È sufficiente osservare, sul punto, che, dal semplice raffronto tra i reati appena elencati e quello in relazione al quale si procede nel presente procedimento (reato di cui al D.P.R. n. 380 del 2001, art. 44, comma 1, lett. b, in relazione a una platea in cemento di circa 10.000 m2 e a una vasca in cemento armato con sovrastante tettoia in ferro) emerge, con evidenza, che si tratta di fattispecie concrete del tutto diverse.
3.3. - Il terzo motivo di gravame - con il quale la difesa sostiene, in sintesi, che il compimento della "procedura di emersione del lavoro sommerso" di cui al D.P.R. n. 447 del 1998 (Regolamento recante norme di semplificazione dei procedimenti di autorizzazione per la realizzazione, l'ampliamento, la ristrutturazione e la riconversione di impianti produttivi, per l'esecuzione di opere interne ai fabbricati, nonché per la determinazione delle aree destinate agli insediamenti produttivi, a norma della L. 15 marzo 1997, n. 59, art. 20, comma 8), avrebbe avuto l'effetto di sanare le irregolarità urbanistiche contestate - è del pari manifestamente infondato.
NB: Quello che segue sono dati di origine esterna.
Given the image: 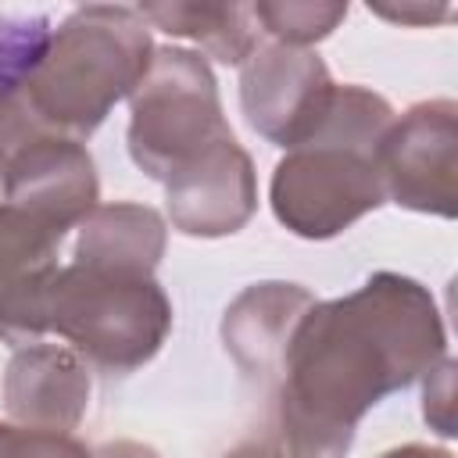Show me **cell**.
Segmentation results:
<instances>
[{"instance_id":"7a4b0ae2","label":"cell","mask_w":458,"mask_h":458,"mask_svg":"<svg viewBox=\"0 0 458 458\" xmlns=\"http://www.w3.org/2000/svg\"><path fill=\"white\" fill-rule=\"evenodd\" d=\"M394 122V107L365 86H336L318 129L272 172L268 200L276 218L304 240H329L351 229L361 215L376 211L379 140Z\"/></svg>"},{"instance_id":"30bf717a","label":"cell","mask_w":458,"mask_h":458,"mask_svg":"<svg viewBox=\"0 0 458 458\" xmlns=\"http://www.w3.org/2000/svg\"><path fill=\"white\" fill-rule=\"evenodd\" d=\"M168 218L186 236H229L250 222L258 211V179L250 154L225 136L190 168L165 182Z\"/></svg>"},{"instance_id":"9a60e30c","label":"cell","mask_w":458,"mask_h":458,"mask_svg":"<svg viewBox=\"0 0 458 458\" xmlns=\"http://www.w3.org/2000/svg\"><path fill=\"white\" fill-rule=\"evenodd\" d=\"M250 14L261 32L272 36V43L283 47H301L308 50L311 43L326 39L344 18L347 4H322V0H258L250 4Z\"/></svg>"},{"instance_id":"ba28073f","label":"cell","mask_w":458,"mask_h":458,"mask_svg":"<svg viewBox=\"0 0 458 458\" xmlns=\"http://www.w3.org/2000/svg\"><path fill=\"white\" fill-rule=\"evenodd\" d=\"M0 200L68 233L100 200L97 165L79 140L47 132L32 136L11 154L4 168Z\"/></svg>"},{"instance_id":"4fadbf2b","label":"cell","mask_w":458,"mask_h":458,"mask_svg":"<svg viewBox=\"0 0 458 458\" xmlns=\"http://www.w3.org/2000/svg\"><path fill=\"white\" fill-rule=\"evenodd\" d=\"M165 236H168L165 218L147 204H132V200L97 204L79 222L75 261L154 276L165 254Z\"/></svg>"},{"instance_id":"8fae6325","label":"cell","mask_w":458,"mask_h":458,"mask_svg":"<svg viewBox=\"0 0 458 458\" xmlns=\"http://www.w3.org/2000/svg\"><path fill=\"white\" fill-rule=\"evenodd\" d=\"M4 408L18 426L72 433L89 408V365L57 344H25L4 372Z\"/></svg>"},{"instance_id":"ffe728a7","label":"cell","mask_w":458,"mask_h":458,"mask_svg":"<svg viewBox=\"0 0 458 458\" xmlns=\"http://www.w3.org/2000/svg\"><path fill=\"white\" fill-rule=\"evenodd\" d=\"M97 458H157L154 447L147 444H132V440H114V444H104L93 451Z\"/></svg>"},{"instance_id":"7402d4cb","label":"cell","mask_w":458,"mask_h":458,"mask_svg":"<svg viewBox=\"0 0 458 458\" xmlns=\"http://www.w3.org/2000/svg\"><path fill=\"white\" fill-rule=\"evenodd\" d=\"M379 458H454L444 447H429V444H404V447H390Z\"/></svg>"},{"instance_id":"9c48e42d","label":"cell","mask_w":458,"mask_h":458,"mask_svg":"<svg viewBox=\"0 0 458 458\" xmlns=\"http://www.w3.org/2000/svg\"><path fill=\"white\" fill-rule=\"evenodd\" d=\"M64 233L0 200V340L25 347L47 329V297Z\"/></svg>"},{"instance_id":"ac0fdd59","label":"cell","mask_w":458,"mask_h":458,"mask_svg":"<svg viewBox=\"0 0 458 458\" xmlns=\"http://www.w3.org/2000/svg\"><path fill=\"white\" fill-rule=\"evenodd\" d=\"M454 361L444 358L426 372L422 390V415L440 437H454Z\"/></svg>"},{"instance_id":"2e32d148","label":"cell","mask_w":458,"mask_h":458,"mask_svg":"<svg viewBox=\"0 0 458 458\" xmlns=\"http://www.w3.org/2000/svg\"><path fill=\"white\" fill-rule=\"evenodd\" d=\"M50 21L43 14H7L0 11V86L18 89L25 75L47 50Z\"/></svg>"},{"instance_id":"52a82bcc","label":"cell","mask_w":458,"mask_h":458,"mask_svg":"<svg viewBox=\"0 0 458 458\" xmlns=\"http://www.w3.org/2000/svg\"><path fill=\"white\" fill-rule=\"evenodd\" d=\"M336 82L318 54L258 43L240 64V107L247 125L276 147H301L329 111Z\"/></svg>"},{"instance_id":"6da1fadb","label":"cell","mask_w":458,"mask_h":458,"mask_svg":"<svg viewBox=\"0 0 458 458\" xmlns=\"http://www.w3.org/2000/svg\"><path fill=\"white\" fill-rule=\"evenodd\" d=\"M447 358L433 293L401 272H376L354 293L311 301L261 383L276 447L344 458L369 408Z\"/></svg>"},{"instance_id":"e0dca14e","label":"cell","mask_w":458,"mask_h":458,"mask_svg":"<svg viewBox=\"0 0 458 458\" xmlns=\"http://www.w3.org/2000/svg\"><path fill=\"white\" fill-rule=\"evenodd\" d=\"M0 458H97V454L72 433L0 422Z\"/></svg>"},{"instance_id":"8992f818","label":"cell","mask_w":458,"mask_h":458,"mask_svg":"<svg viewBox=\"0 0 458 458\" xmlns=\"http://www.w3.org/2000/svg\"><path fill=\"white\" fill-rule=\"evenodd\" d=\"M379 182L383 197L422 215L454 218L458 211V104L454 100H422L401 118L394 114L390 129L379 140Z\"/></svg>"},{"instance_id":"5bb4252c","label":"cell","mask_w":458,"mask_h":458,"mask_svg":"<svg viewBox=\"0 0 458 458\" xmlns=\"http://www.w3.org/2000/svg\"><path fill=\"white\" fill-rule=\"evenodd\" d=\"M140 18L168 36L193 39L204 54L222 64H243L261 43V29L250 14V4H143Z\"/></svg>"},{"instance_id":"277c9868","label":"cell","mask_w":458,"mask_h":458,"mask_svg":"<svg viewBox=\"0 0 458 458\" xmlns=\"http://www.w3.org/2000/svg\"><path fill=\"white\" fill-rule=\"evenodd\" d=\"M47 329L93 369L125 376L147 365L172 329V301L147 272L64 265L47 297Z\"/></svg>"},{"instance_id":"5b68a950","label":"cell","mask_w":458,"mask_h":458,"mask_svg":"<svg viewBox=\"0 0 458 458\" xmlns=\"http://www.w3.org/2000/svg\"><path fill=\"white\" fill-rule=\"evenodd\" d=\"M233 136L208 61L186 47H154L150 68L129 97V157L168 182L215 143Z\"/></svg>"},{"instance_id":"7c38bea8","label":"cell","mask_w":458,"mask_h":458,"mask_svg":"<svg viewBox=\"0 0 458 458\" xmlns=\"http://www.w3.org/2000/svg\"><path fill=\"white\" fill-rule=\"evenodd\" d=\"M315 301L311 290H304L301 283H254L247 286L222 318V340L225 351L233 354L236 369L254 379L258 386L268 379L279 347L293 326V318Z\"/></svg>"},{"instance_id":"d6986e66","label":"cell","mask_w":458,"mask_h":458,"mask_svg":"<svg viewBox=\"0 0 458 458\" xmlns=\"http://www.w3.org/2000/svg\"><path fill=\"white\" fill-rule=\"evenodd\" d=\"M383 18H394V21H440L447 18V7H426V4H411V7H369Z\"/></svg>"},{"instance_id":"3957f363","label":"cell","mask_w":458,"mask_h":458,"mask_svg":"<svg viewBox=\"0 0 458 458\" xmlns=\"http://www.w3.org/2000/svg\"><path fill=\"white\" fill-rule=\"evenodd\" d=\"M150 57V25L136 7L86 4L50 32L18 100L39 132L82 143L118 100L132 97Z\"/></svg>"},{"instance_id":"44dd1931","label":"cell","mask_w":458,"mask_h":458,"mask_svg":"<svg viewBox=\"0 0 458 458\" xmlns=\"http://www.w3.org/2000/svg\"><path fill=\"white\" fill-rule=\"evenodd\" d=\"M222 458H301V454H290V451H283L276 444H240Z\"/></svg>"}]
</instances>
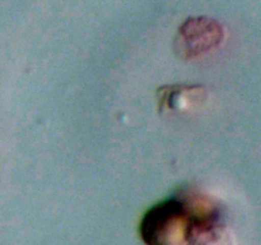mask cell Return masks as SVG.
Wrapping results in <instances>:
<instances>
[{
    "label": "cell",
    "instance_id": "obj_1",
    "mask_svg": "<svg viewBox=\"0 0 261 245\" xmlns=\"http://www.w3.org/2000/svg\"><path fill=\"white\" fill-rule=\"evenodd\" d=\"M191 212L185 199L176 194L148 209L139 234L145 245H189Z\"/></svg>",
    "mask_w": 261,
    "mask_h": 245
},
{
    "label": "cell",
    "instance_id": "obj_2",
    "mask_svg": "<svg viewBox=\"0 0 261 245\" xmlns=\"http://www.w3.org/2000/svg\"><path fill=\"white\" fill-rule=\"evenodd\" d=\"M191 212L189 245H237L221 204L195 188L180 191Z\"/></svg>",
    "mask_w": 261,
    "mask_h": 245
},
{
    "label": "cell",
    "instance_id": "obj_3",
    "mask_svg": "<svg viewBox=\"0 0 261 245\" xmlns=\"http://www.w3.org/2000/svg\"><path fill=\"white\" fill-rule=\"evenodd\" d=\"M224 37L226 32L218 20L206 17L189 18L176 36L175 51L184 60L196 59L218 48Z\"/></svg>",
    "mask_w": 261,
    "mask_h": 245
},
{
    "label": "cell",
    "instance_id": "obj_4",
    "mask_svg": "<svg viewBox=\"0 0 261 245\" xmlns=\"http://www.w3.org/2000/svg\"><path fill=\"white\" fill-rule=\"evenodd\" d=\"M208 100L205 87L196 84H172L161 87L157 104L161 112H194L203 109Z\"/></svg>",
    "mask_w": 261,
    "mask_h": 245
}]
</instances>
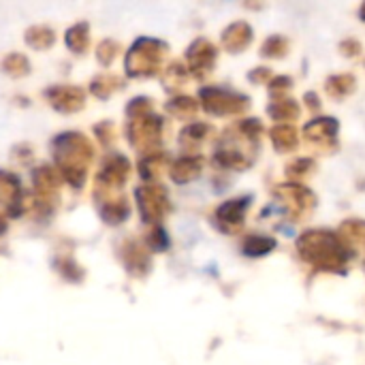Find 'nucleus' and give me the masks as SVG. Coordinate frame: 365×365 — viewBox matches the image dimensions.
Wrapping results in <instances>:
<instances>
[{
  "label": "nucleus",
  "instance_id": "nucleus-29",
  "mask_svg": "<svg viewBox=\"0 0 365 365\" xmlns=\"http://www.w3.org/2000/svg\"><path fill=\"white\" fill-rule=\"evenodd\" d=\"M272 141H274V145H276V150L278 152H289V150H293L295 145H297V130L293 128V126H289V124H278V126H274L272 128Z\"/></svg>",
  "mask_w": 365,
  "mask_h": 365
},
{
  "label": "nucleus",
  "instance_id": "nucleus-30",
  "mask_svg": "<svg viewBox=\"0 0 365 365\" xmlns=\"http://www.w3.org/2000/svg\"><path fill=\"white\" fill-rule=\"evenodd\" d=\"M276 248V242L272 237H261V235H250L244 240L242 244V250L246 257H252V259H259V257H265L269 255L272 250Z\"/></svg>",
  "mask_w": 365,
  "mask_h": 365
},
{
  "label": "nucleus",
  "instance_id": "nucleus-42",
  "mask_svg": "<svg viewBox=\"0 0 365 365\" xmlns=\"http://www.w3.org/2000/svg\"><path fill=\"white\" fill-rule=\"evenodd\" d=\"M361 15H364V19H365V4H364V9H361Z\"/></svg>",
  "mask_w": 365,
  "mask_h": 365
},
{
  "label": "nucleus",
  "instance_id": "nucleus-16",
  "mask_svg": "<svg viewBox=\"0 0 365 365\" xmlns=\"http://www.w3.org/2000/svg\"><path fill=\"white\" fill-rule=\"evenodd\" d=\"M276 195L280 197V201L284 203V212L291 216V218H302L304 214H308L317 199L314 195L304 188V186H297V184H287V186H280L276 190Z\"/></svg>",
  "mask_w": 365,
  "mask_h": 365
},
{
  "label": "nucleus",
  "instance_id": "nucleus-12",
  "mask_svg": "<svg viewBox=\"0 0 365 365\" xmlns=\"http://www.w3.org/2000/svg\"><path fill=\"white\" fill-rule=\"evenodd\" d=\"M218 49L207 38H195L186 49V68L195 77L203 79L216 66Z\"/></svg>",
  "mask_w": 365,
  "mask_h": 365
},
{
  "label": "nucleus",
  "instance_id": "nucleus-7",
  "mask_svg": "<svg viewBox=\"0 0 365 365\" xmlns=\"http://www.w3.org/2000/svg\"><path fill=\"white\" fill-rule=\"evenodd\" d=\"M62 178L53 169V165H38L32 171V188H34V210L38 214H53L58 203H60V188H62Z\"/></svg>",
  "mask_w": 365,
  "mask_h": 365
},
{
  "label": "nucleus",
  "instance_id": "nucleus-19",
  "mask_svg": "<svg viewBox=\"0 0 365 365\" xmlns=\"http://www.w3.org/2000/svg\"><path fill=\"white\" fill-rule=\"evenodd\" d=\"M212 126L205 122H192L180 133V148L184 150V156H197L199 145L212 135Z\"/></svg>",
  "mask_w": 365,
  "mask_h": 365
},
{
  "label": "nucleus",
  "instance_id": "nucleus-9",
  "mask_svg": "<svg viewBox=\"0 0 365 365\" xmlns=\"http://www.w3.org/2000/svg\"><path fill=\"white\" fill-rule=\"evenodd\" d=\"M199 103L210 115H237L250 105V98L229 88L205 86L199 90Z\"/></svg>",
  "mask_w": 365,
  "mask_h": 365
},
{
  "label": "nucleus",
  "instance_id": "nucleus-37",
  "mask_svg": "<svg viewBox=\"0 0 365 365\" xmlns=\"http://www.w3.org/2000/svg\"><path fill=\"white\" fill-rule=\"evenodd\" d=\"M94 135L98 137V141L103 145H111L115 141V124L111 120H103V122L94 124Z\"/></svg>",
  "mask_w": 365,
  "mask_h": 365
},
{
  "label": "nucleus",
  "instance_id": "nucleus-10",
  "mask_svg": "<svg viewBox=\"0 0 365 365\" xmlns=\"http://www.w3.org/2000/svg\"><path fill=\"white\" fill-rule=\"evenodd\" d=\"M133 171V165L128 160V156H124L122 152H109L103 156L98 173L94 178V184L98 186H109V188H122L128 182Z\"/></svg>",
  "mask_w": 365,
  "mask_h": 365
},
{
  "label": "nucleus",
  "instance_id": "nucleus-26",
  "mask_svg": "<svg viewBox=\"0 0 365 365\" xmlns=\"http://www.w3.org/2000/svg\"><path fill=\"white\" fill-rule=\"evenodd\" d=\"M0 68H2L4 75H9V77H13V79H21V77H26V75H30V68H32V66H30V60H28L26 53L11 51V53H6V56L2 58Z\"/></svg>",
  "mask_w": 365,
  "mask_h": 365
},
{
  "label": "nucleus",
  "instance_id": "nucleus-33",
  "mask_svg": "<svg viewBox=\"0 0 365 365\" xmlns=\"http://www.w3.org/2000/svg\"><path fill=\"white\" fill-rule=\"evenodd\" d=\"M269 115L274 120H295L299 115V105L291 98H280L269 105Z\"/></svg>",
  "mask_w": 365,
  "mask_h": 365
},
{
  "label": "nucleus",
  "instance_id": "nucleus-25",
  "mask_svg": "<svg viewBox=\"0 0 365 365\" xmlns=\"http://www.w3.org/2000/svg\"><path fill=\"white\" fill-rule=\"evenodd\" d=\"M165 111L169 115H173L175 120H192L197 115V111H199V103L192 96L178 94V96H173V98L167 101Z\"/></svg>",
  "mask_w": 365,
  "mask_h": 365
},
{
  "label": "nucleus",
  "instance_id": "nucleus-22",
  "mask_svg": "<svg viewBox=\"0 0 365 365\" xmlns=\"http://www.w3.org/2000/svg\"><path fill=\"white\" fill-rule=\"evenodd\" d=\"M90 94L98 101H107L111 98L118 90H124V79H120L118 75L111 73H98L96 77H92L90 86H88Z\"/></svg>",
  "mask_w": 365,
  "mask_h": 365
},
{
  "label": "nucleus",
  "instance_id": "nucleus-3",
  "mask_svg": "<svg viewBox=\"0 0 365 365\" xmlns=\"http://www.w3.org/2000/svg\"><path fill=\"white\" fill-rule=\"evenodd\" d=\"M297 250L304 261L329 272H344V265L351 259V250L346 248L342 237L325 229L304 233L297 240Z\"/></svg>",
  "mask_w": 365,
  "mask_h": 365
},
{
  "label": "nucleus",
  "instance_id": "nucleus-20",
  "mask_svg": "<svg viewBox=\"0 0 365 365\" xmlns=\"http://www.w3.org/2000/svg\"><path fill=\"white\" fill-rule=\"evenodd\" d=\"M169 165H171L169 156L165 152H156V154H150V156L139 158L137 173H139V178H141L143 184H154L160 178L163 171H169Z\"/></svg>",
  "mask_w": 365,
  "mask_h": 365
},
{
  "label": "nucleus",
  "instance_id": "nucleus-14",
  "mask_svg": "<svg viewBox=\"0 0 365 365\" xmlns=\"http://www.w3.org/2000/svg\"><path fill=\"white\" fill-rule=\"evenodd\" d=\"M120 261L128 276L133 278H145L152 269V257L145 244H139L135 240H126L120 246Z\"/></svg>",
  "mask_w": 365,
  "mask_h": 365
},
{
  "label": "nucleus",
  "instance_id": "nucleus-39",
  "mask_svg": "<svg viewBox=\"0 0 365 365\" xmlns=\"http://www.w3.org/2000/svg\"><path fill=\"white\" fill-rule=\"evenodd\" d=\"M306 167L310 169V167H312V163L302 158V160H297V163H293V165L289 167V175H297V173H299V175H304V173H306V171H304Z\"/></svg>",
  "mask_w": 365,
  "mask_h": 365
},
{
  "label": "nucleus",
  "instance_id": "nucleus-5",
  "mask_svg": "<svg viewBox=\"0 0 365 365\" xmlns=\"http://www.w3.org/2000/svg\"><path fill=\"white\" fill-rule=\"evenodd\" d=\"M163 128H165V120L158 113H148L143 118H135L126 122V139L128 145L143 158L150 154L160 152V143H163Z\"/></svg>",
  "mask_w": 365,
  "mask_h": 365
},
{
  "label": "nucleus",
  "instance_id": "nucleus-11",
  "mask_svg": "<svg viewBox=\"0 0 365 365\" xmlns=\"http://www.w3.org/2000/svg\"><path fill=\"white\" fill-rule=\"evenodd\" d=\"M45 101L49 103L51 109H56L58 113L71 115V113H79L86 107V90L79 86H66V83H56L43 90Z\"/></svg>",
  "mask_w": 365,
  "mask_h": 365
},
{
  "label": "nucleus",
  "instance_id": "nucleus-6",
  "mask_svg": "<svg viewBox=\"0 0 365 365\" xmlns=\"http://www.w3.org/2000/svg\"><path fill=\"white\" fill-rule=\"evenodd\" d=\"M135 201H137V212L139 220L143 225L156 227L163 225L165 216L171 212V199L169 192L163 184H141L135 188Z\"/></svg>",
  "mask_w": 365,
  "mask_h": 365
},
{
  "label": "nucleus",
  "instance_id": "nucleus-38",
  "mask_svg": "<svg viewBox=\"0 0 365 365\" xmlns=\"http://www.w3.org/2000/svg\"><path fill=\"white\" fill-rule=\"evenodd\" d=\"M291 88V79L289 77H276L272 83H269V92L276 96V94H280V92H287Z\"/></svg>",
  "mask_w": 365,
  "mask_h": 365
},
{
  "label": "nucleus",
  "instance_id": "nucleus-36",
  "mask_svg": "<svg viewBox=\"0 0 365 365\" xmlns=\"http://www.w3.org/2000/svg\"><path fill=\"white\" fill-rule=\"evenodd\" d=\"M287 47H289L287 38H282V36H272V38H267V41L263 43L261 53H263V56H272V58H280V56L287 53Z\"/></svg>",
  "mask_w": 365,
  "mask_h": 365
},
{
  "label": "nucleus",
  "instance_id": "nucleus-15",
  "mask_svg": "<svg viewBox=\"0 0 365 365\" xmlns=\"http://www.w3.org/2000/svg\"><path fill=\"white\" fill-rule=\"evenodd\" d=\"M250 205V197H237L231 201H225L216 212H214V222L222 233H237L244 227L246 210Z\"/></svg>",
  "mask_w": 365,
  "mask_h": 365
},
{
  "label": "nucleus",
  "instance_id": "nucleus-28",
  "mask_svg": "<svg viewBox=\"0 0 365 365\" xmlns=\"http://www.w3.org/2000/svg\"><path fill=\"white\" fill-rule=\"evenodd\" d=\"M53 267H56V272H58L66 282L79 284V282L86 278V269H83L73 257H58V259L53 261Z\"/></svg>",
  "mask_w": 365,
  "mask_h": 365
},
{
  "label": "nucleus",
  "instance_id": "nucleus-34",
  "mask_svg": "<svg viewBox=\"0 0 365 365\" xmlns=\"http://www.w3.org/2000/svg\"><path fill=\"white\" fill-rule=\"evenodd\" d=\"M355 77L353 75H336L327 81V92L329 96H336V98H342L346 94H351L355 90Z\"/></svg>",
  "mask_w": 365,
  "mask_h": 365
},
{
  "label": "nucleus",
  "instance_id": "nucleus-41",
  "mask_svg": "<svg viewBox=\"0 0 365 365\" xmlns=\"http://www.w3.org/2000/svg\"><path fill=\"white\" fill-rule=\"evenodd\" d=\"M9 229V222H6V216H0V235H4Z\"/></svg>",
  "mask_w": 365,
  "mask_h": 365
},
{
  "label": "nucleus",
  "instance_id": "nucleus-4",
  "mask_svg": "<svg viewBox=\"0 0 365 365\" xmlns=\"http://www.w3.org/2000/svg\"><path fill=\"white\" fill-rule=\"evenodd\" d=\"M169 45L154 36H139L124 56V75L128 79H150L163 73Z\"/></svg>",
  "mask_w": 365,
  "mask_h": 365
},
{
  "label": "nucleus",
  "instance_id": "nucleus-17",
  "mask_svg": "<svg viewBox=\"0 0 365 365\" xmlns=\"http://www.w3.org/2000/svg\"><path fill=\"white\" fill-rule=\"evenodd\" d=\"M336 130H338V122L331 118H319L312 120L306 128H304V137L314 143L317 148L323 150H331L336 145Z\"/></svg>",
  "mask_w": 365,
  "mask_h": 365
},
{
  "label": "nucleus",
  "instance_id": "nucleus-21",
  "mask_svg": "<svg viewBox=\"0 0 365 365\" xmlns=\"http://www.w3.org/2000/svg\"><path fill=\"white\" fill-rule=\"evenodd\" d=\"M252 41V28L246 21H235L222 32V47L231 53L246 49Z\"/></svg>",
  "mask_w": 365,
  "mask_h": 365
},
{
  "label": "nucleus",
  "instance_id": "nucleus-27",
  "mask_svg": "<svg viewBox=\"0 0 365 365\" xmlns=\"http://www.w3.org/2000/svg\"><path fill=\"white\" fill-rule=\"evenodd\" d=\"M188 68L182 64V62H171V64H167L165 68H163V73H160V81H163V86H165V90H178V88H182L186 81H188Z\"/></svg>",
  "mask_w": 365,
  "mask_h": 365
},
{
  "label": "nucleus",
  "instance_id": "nucleus-8",
  "mask_svg": "<svg viewBox=\"0 0 365 365\" xmlns=\"http://www.w3.org/2000/svg\"><path fill=\"white\" fill-rule=\"evenodd\" d=\"M94 205L98 210V216L109 227H120L130 218V203L122 188H109L94 184Z\"/></svg>",
  "mask_w": 365,
  "mask_h": 365
},
{
  "label": "nucleus",
  "instance_id": "nucleus-35",
  "mask_svg": "<svg viewBox=\"0 0 365 365\" xmlns=\"http://www.w3.org/2000/svg\"><path fill=\"white\" fill-rule=\"evenodd\" d=\"M152 111H154V101L150 96H135V98H130L126 103V109H124V113H126L128 120L143 118V115H148Z\"/></svg>",
  "mask_w": 365,
  "mask_h": 365
},
{
  "label": "nucleus",
  "instance_id": "nucleus-32",
  "mask_svg": "<svg viewBox=\"0 0 365 365\" xmlns=\"http://www.w3.org/2000/svg\"><path fill=\"white\" fill-rule=\"evenodd\" d=\"M143 244H145V248L150 252H165V250H169L171 240H169V233L165 231V227L163 225H156V227L150 229V233L145 235V242Z\"/></svg>",
  "mask_w": 365,
  "mask_h": 365
},
{
  "label": "nucleus",
  "instance_id": "nucleus-13",
  "mask_svg": "<svg viewBox=\"0 0 365 365\" xmlns=\"http://www.w3.org/2000/svg\"><path fill=\"white\" fill-rule=\"evenodd\" d=\"M0 205L4 207L9 218H19L26 212L21 180L4 169H0Z\"/></svg>",
  "mask_w": 365,
  "mask_h": 365
},
{
  "label": "nucleus",
  "instance_id": "nucleus-18",
  "mask_svg": "<svg viewBox=\"0 0 365 365\" xmlns=\"http://www.w3.org/2000/svg\"><path fill=\"white\" fill-rule=\"evenodd\" d=\"M203 171V156H180L169 165V178L173 184H190Z\"/></svg>",
  "mask_w": 365,
  "mask_h": 365
},
{
  "label": "nucleus",
  "instance_id": "nucleus-40",
  "mask_svg": "<svg viewBox=\"0 0 365 365\" xmlns=\"http://www.w3.org/2000/svg\"><path fill=\"white\" fill-rule=\"evenodd\" d=\"M359 49H361V45H359L357 41H344V43H342V51H344L346 56H357Z\"/></svg>",
  "mask_w": 365,
  "mask_h": 365
},
{
  "label": "nucleus",
  "instance_id": "nucleus-31",
  "mask_svg": "<svg viewBox=\"0 0 365 365\" xmlns=\"http://www.w3.org/2000/svg\"><path fill=\"white\" fill-rule=\"evenodd\" d=\"M120 51H122V47H120V43L115 38H103L96 45V62L107 68V66L113 64V60L120 56Z\"/></svg>",
  "mask_w": 365,
  "mask_h": 365
},
{
  "label": "nucleus",
  "instance_id": "nucleus-23",
  "mask_svg": "<svg viewBox=\"0 0 365 365\" xmlns=\"http://www.w3.org/2000/svg\"><path fill=\"white\" fill-rule=\"evenodd\" d=\"M64 43H66L68 51H73L75 56L86 53L88 47H90V24L88 21H77L71 28H66Z\"/></svg>",
  "mask_w": 365,
  "mask_h": 365
},
{
  "label": "nucleus",
  "instance_id": "nucleus-24",
  "mask_svg": "<svg viewBox=\"0 0 365 365\" xmlns=\"http://www.w3.org/2000/svg\"><path fill=\"white\" fill-rule=\"evenodd\" d=\"M24 41H26V45H28L30 49H34V51H47V49L53 47V43H56V32H53V28L43 26V24L30 26V28L24 32Z\"/></svg>",
  "mask_w": 365,
  "mask_h": 365
},
{
  "label": "nucleus",
  "instance_id": "nucleus-1",
  "mask_svg": "<svg viewBox=\"0 0 365 365\" xmlns=\"http://www.w3.org/2000/svg\"><path fill=\"white\" fill-rule=\"evenodd\" d=\"M53 169L60 173L62 182L68 184L73 190H81L90 165L94 160V145L92 141L79 130H64L56 135L49 143Z\"/></svg>",
  "mask_w": 365,
  "mask_h": 365
},
{
  "label": "nucleus",
  "instance_id": "nucleus-2",
  "mask_svg": "<svg viewBox=\"0 0 365 365\" xmlns=\"http://www.w3.org/2000/svg\"><path fill=\"white\" fill-rule=\"evenodd\" d=\"M261 124L252 120H244L229 128L216 150H214V160L222 169H233V171H244L252 165L255 154H257V137H259Z\"/></svg>",
  "mask_w": 365,
  "mask_h": 365
}]
</instances>
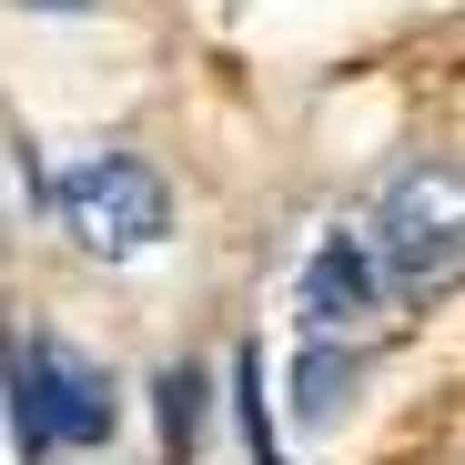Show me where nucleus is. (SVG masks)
<instances>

È infatti sufficiente rilevare che nessuna delle disposizioni del richiamato D.P.R. prevede che il compimento della procedura ivi prevista, relativa non tanto alla emersione del lavoro sommerso - come sostenuto dal ricorrente - quanto alla localizzazione e alla realizzazione di impianti produttivi, abbia l'effetto di sanare o, comunque, far venire meno violazioni urbanistiche. Anzi, il suo art. 5 -menzionato dado stesso ricorrente - stabilisce espressamente che, "Qualora il progetto presentato sia in contrasto con lo strumento urbanistico, o comunque richieda una sua variazione, il responsabile del procedimento rigetta l'istanza".
3.4. - Il quarto motivo di ricorso - con cui si lamenta, in sostanza, l'inerzia dell'amministrazione nel rimuovere gli ostacoli al compimento dell'iter amministrativo diretto ad ottenere un titolo equipollente al permesso di costruire relativamente alle opere edilizie realizzate - è generico e, comunque, manifestamente infondato.
Il ricorrente riferisce, infatti, della pendenza di un procedimento di emersione del lavoro sommerso e di un piano di adeguamento progressivo realizzato dalla società della quale è legale rappresentante, senza specificare quali siano in concreto l'oggetto, i tempi, gli atti posti in essere. E ciò, a prescindere dalla considerazione che, lamentando la mancata emissione di un titolo equipollente al permesso di costruire - posto, per assurdo, che lo stesso possa essere davvero emanato all'esito di un tale procedimento - il ricorrente sostanzialmente ammette di aver realizzato le opere oggetto di sequestro in mancanza di un tale titolo e, dunque, abusivamente.
4. - Il ricorso, conseguentemente, deve essere dichiarato inammissibile. Tenuto conto della sentenza 13 giugno 2000, n. 186 della Corte costituzionale e rilevato che, nella fattispecie, non sussistono elementi per ritenere che "la parte abbia proposto il ricorso senza versare in colpa nella determinazione della causa di inammissibilità", alla declaratoria dell'inammissibilità medesima consegue, a norma dell'art. 616 c.p.p., l'onere delle spese del procedimento nonché quello del versamento della somma, in favore della Cassa delle ammende, equitativamente fissata in Euro 1.000,00. P.Q.M.
Dichiara inammissibile il ricorso e condanna il ricorrente al pagamento delle spese processuali e della somma di Euro 1.000,00 in favore della Cassa delle ammende.
Così deciso in Roma, il 29 febbraio 2012.